I grew up in a conservative Mormon household, the second of 5 children. I attended church every Sunday and I graduated from seminary. I received my Young Women Medallion. I attended Girls Camp and EFY every summer. I was blessed to be raised in a family where education and academic excellence was valued.
My thirst for secular and spiritual knowledge has always been at the forefront of my pursuits. I was always fascinated by the human mind and pursued my education in Psychology. I attended Brigham Young University, and was challenged by my professors to consider different viewpoints on gender, and whether the qualities described by our leaders were descriptive or prescriptive in nature. In all of my seeking for knowledge, one conclusion I have drawn is how much we do not know and how much we do not have the answers to. Our search for answers to the mysteries of the universe and the human mind are ongoing.

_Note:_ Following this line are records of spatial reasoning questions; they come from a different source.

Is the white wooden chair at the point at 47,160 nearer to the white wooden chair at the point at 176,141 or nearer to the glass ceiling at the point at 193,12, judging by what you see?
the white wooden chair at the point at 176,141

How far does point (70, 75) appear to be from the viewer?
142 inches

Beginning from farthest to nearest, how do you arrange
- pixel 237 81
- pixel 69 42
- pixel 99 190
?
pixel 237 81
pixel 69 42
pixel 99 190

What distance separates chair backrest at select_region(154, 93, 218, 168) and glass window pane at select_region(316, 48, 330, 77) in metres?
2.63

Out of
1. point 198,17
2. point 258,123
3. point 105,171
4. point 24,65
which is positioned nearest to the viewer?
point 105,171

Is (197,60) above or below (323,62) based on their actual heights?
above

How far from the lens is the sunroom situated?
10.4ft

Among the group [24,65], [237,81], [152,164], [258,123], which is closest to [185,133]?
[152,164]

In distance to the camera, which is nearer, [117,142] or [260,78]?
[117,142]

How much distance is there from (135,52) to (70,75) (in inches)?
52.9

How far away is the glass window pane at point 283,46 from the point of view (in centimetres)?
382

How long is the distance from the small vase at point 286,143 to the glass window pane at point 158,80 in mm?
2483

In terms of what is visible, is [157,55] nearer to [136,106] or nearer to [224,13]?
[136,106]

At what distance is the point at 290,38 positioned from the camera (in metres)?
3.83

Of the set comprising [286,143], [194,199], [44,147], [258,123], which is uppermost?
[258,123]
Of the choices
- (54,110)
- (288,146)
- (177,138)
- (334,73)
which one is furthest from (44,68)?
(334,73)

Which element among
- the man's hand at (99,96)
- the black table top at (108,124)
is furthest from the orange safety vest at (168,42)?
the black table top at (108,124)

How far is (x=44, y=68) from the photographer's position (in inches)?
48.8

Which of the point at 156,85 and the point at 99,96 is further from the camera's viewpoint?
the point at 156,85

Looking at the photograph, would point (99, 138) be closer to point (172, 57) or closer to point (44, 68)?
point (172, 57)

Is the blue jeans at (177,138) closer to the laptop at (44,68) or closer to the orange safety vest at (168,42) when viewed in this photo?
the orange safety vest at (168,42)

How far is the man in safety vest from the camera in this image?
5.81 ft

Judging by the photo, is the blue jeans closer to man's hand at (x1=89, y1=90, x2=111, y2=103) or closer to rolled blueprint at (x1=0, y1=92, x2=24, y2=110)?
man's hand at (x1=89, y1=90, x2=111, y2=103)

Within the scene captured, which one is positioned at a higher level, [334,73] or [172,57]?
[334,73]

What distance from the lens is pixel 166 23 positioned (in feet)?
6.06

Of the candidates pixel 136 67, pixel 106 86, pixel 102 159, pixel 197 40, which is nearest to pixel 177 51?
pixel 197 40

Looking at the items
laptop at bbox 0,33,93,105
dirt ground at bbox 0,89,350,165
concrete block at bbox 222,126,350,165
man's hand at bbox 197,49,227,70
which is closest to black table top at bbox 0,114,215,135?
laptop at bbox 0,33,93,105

Throughout my graduate education, I began to solidify my dreams. I wanted to become a mental health counselor, a writer, and a professor. And while I was taught that marriage and children should be one of my dreams, this blessing has not yet been given to me.
The more years I remained single in a marriage-focused church, the more irrelevant the role of women prescribed in the church became to me. I recognized my own value as an intelligent, capable, and motivated woman, eager to join the workforce and contribute to society in a variety of ways. The message that I was called to this earth to be a wife, a mother, and a nurturer did not match the perception I had of myself, nor did it fit the strengths I had developed.
I believe that the conversation has been started about the expanding roles for women in the church, and that women, regardless of marital status, bring value when their stewardship and leadership is considered equal. The church would benefit from the variety of perspectives that women can bring to the administration of the church. Also, in order for women to fully develop their divine potential, the right to act with the power of God is a necessity. I believe in order for a worldwide church to include women in all walks of life, that women should be ordained.